>>>>>

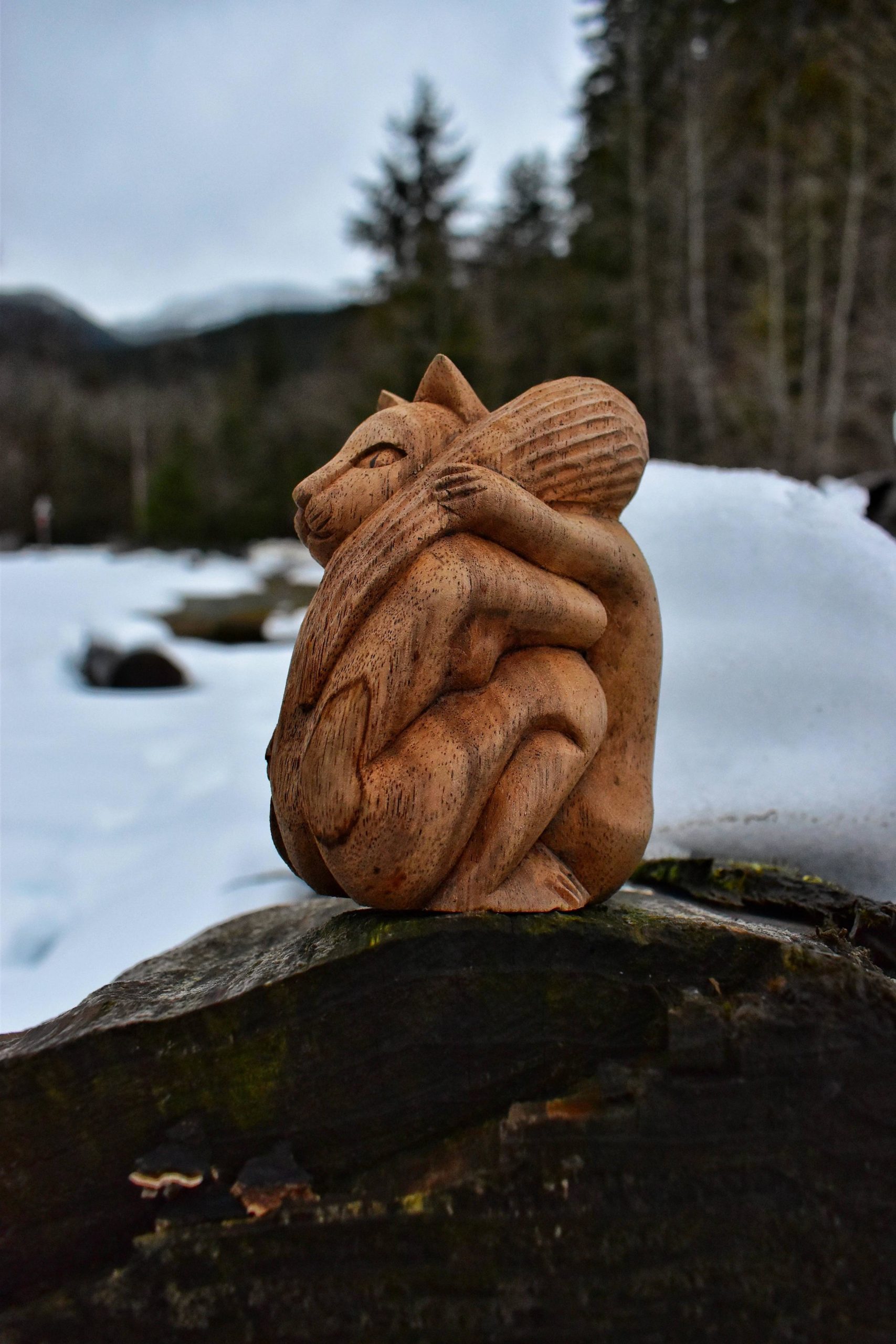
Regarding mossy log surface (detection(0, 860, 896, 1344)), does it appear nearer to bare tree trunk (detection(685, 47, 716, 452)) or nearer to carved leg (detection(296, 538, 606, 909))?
carved leg (detection(296, 538, 606, 909))

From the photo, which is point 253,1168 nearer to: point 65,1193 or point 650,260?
point 65,1193

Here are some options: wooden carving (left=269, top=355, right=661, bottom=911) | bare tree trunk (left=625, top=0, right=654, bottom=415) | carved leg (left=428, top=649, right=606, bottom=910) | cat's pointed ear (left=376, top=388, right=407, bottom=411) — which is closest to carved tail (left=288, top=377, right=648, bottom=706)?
wooden carving (left=269, top=355, right=661, bottom=911)

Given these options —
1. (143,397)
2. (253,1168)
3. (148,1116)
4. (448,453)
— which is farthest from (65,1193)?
(143,397)

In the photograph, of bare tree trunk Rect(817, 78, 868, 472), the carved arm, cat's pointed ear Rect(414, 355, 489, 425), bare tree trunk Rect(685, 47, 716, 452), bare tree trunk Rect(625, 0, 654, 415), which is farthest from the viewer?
bare tree trunk Rect(625, 0, 654, 415)

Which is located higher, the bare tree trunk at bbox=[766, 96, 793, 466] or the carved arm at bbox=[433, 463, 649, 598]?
the bare tree trunk at bbox=[766, 96, 793, 466]

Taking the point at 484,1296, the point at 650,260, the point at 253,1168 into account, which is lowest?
the point at 484,1296

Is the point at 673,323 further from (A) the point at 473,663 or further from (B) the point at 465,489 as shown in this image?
(A) the point at 473,663

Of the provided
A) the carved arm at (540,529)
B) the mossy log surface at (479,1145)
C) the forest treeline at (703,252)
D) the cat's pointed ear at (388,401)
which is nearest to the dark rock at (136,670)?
the cat's pointed ear at (388,401)

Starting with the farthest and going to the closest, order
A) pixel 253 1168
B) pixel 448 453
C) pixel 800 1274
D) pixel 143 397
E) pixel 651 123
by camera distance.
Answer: pixel 143 397, pixel 651 123, pixel 448 453, pixel 253 1168, pixel 800 1274
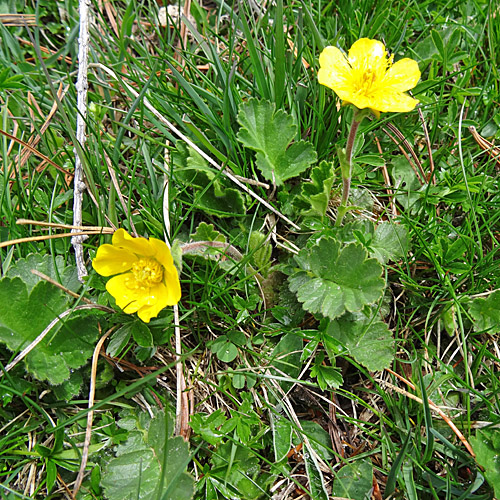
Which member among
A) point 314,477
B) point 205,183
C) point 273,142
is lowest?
point 314,477

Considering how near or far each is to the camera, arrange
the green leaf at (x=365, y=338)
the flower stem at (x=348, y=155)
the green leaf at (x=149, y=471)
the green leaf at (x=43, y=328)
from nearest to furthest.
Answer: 1. the green leaf at (x=149, y=471)
2. the flower stem at (x=348, y=155)
3. the green leaf at (x=43, y=328)
4. the green leaf at (x=365, y=338)

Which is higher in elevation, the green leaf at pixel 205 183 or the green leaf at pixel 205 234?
the green leaf at pixel 205 183

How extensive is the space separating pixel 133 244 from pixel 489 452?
69.8 inches

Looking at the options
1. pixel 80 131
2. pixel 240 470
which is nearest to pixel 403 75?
pixel 80 131

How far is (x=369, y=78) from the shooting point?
2.15m

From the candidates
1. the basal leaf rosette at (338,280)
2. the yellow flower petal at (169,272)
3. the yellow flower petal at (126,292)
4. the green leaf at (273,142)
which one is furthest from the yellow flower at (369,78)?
the yellow flower petal at (126,292)

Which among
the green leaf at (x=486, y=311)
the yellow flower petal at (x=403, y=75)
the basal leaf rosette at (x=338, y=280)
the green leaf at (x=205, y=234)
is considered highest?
the yellow flower petal at (x=403, y=75)

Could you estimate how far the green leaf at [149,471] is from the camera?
193 centimetres

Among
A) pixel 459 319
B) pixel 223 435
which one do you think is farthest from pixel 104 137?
pixel 459 319

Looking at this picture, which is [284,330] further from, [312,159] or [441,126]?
[441,126]

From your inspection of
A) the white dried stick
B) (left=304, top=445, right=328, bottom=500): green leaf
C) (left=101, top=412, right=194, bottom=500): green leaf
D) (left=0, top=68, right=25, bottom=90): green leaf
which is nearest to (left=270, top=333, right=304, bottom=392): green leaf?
(left=304, top=445, right=328, bottom=500): green leaf

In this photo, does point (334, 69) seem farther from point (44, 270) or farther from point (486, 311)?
point (44, 270)

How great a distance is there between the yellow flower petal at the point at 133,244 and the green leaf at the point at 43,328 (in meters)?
0.40

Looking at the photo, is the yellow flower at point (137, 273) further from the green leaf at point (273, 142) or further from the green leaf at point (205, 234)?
the green leaf at point (273, 142)
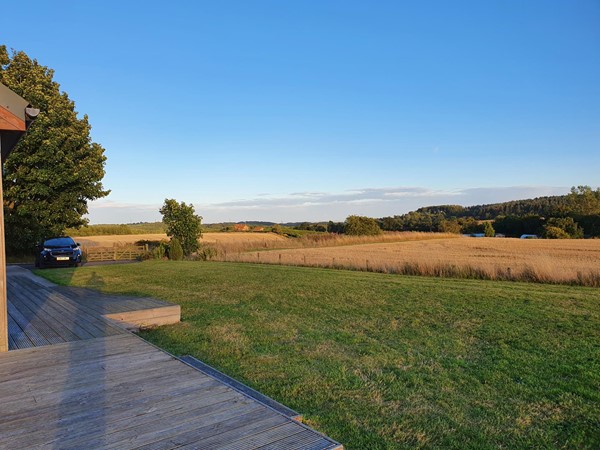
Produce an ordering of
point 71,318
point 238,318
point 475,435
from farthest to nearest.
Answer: point 238,318 < point 71,318 < point 475,435

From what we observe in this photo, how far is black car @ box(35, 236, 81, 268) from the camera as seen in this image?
58.9 feet

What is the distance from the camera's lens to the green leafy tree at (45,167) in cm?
2059

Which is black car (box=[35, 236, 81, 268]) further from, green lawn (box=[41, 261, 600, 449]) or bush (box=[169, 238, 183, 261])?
green lawn (box=[41, 261, 600, 449])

<<<<<

What to do -
Edit the part of the listing that opens with the line containing "Considering how near" and closes with the line containing "4. the green leaf at (x=365, y=338)", changing "camera" to "viewer" and leaving everything else as it is. Give back only those lines.

Full answer -
Considering how near or far each is to the viewer, arrange
the green leaf at (x=365, y=338)
the flower stem at (x=348, y=155)
the green leaf at (x=149, y=471)
the green leaf at (x=43, y=328)
from nearest to furthest.
Answer: 1. the green leaf at (x=149, y=471)
2. the flower stem at (x=348, y=155)
3. the green leaf at (x=43, y=328)
4. the green leaf at (x=365, y=338)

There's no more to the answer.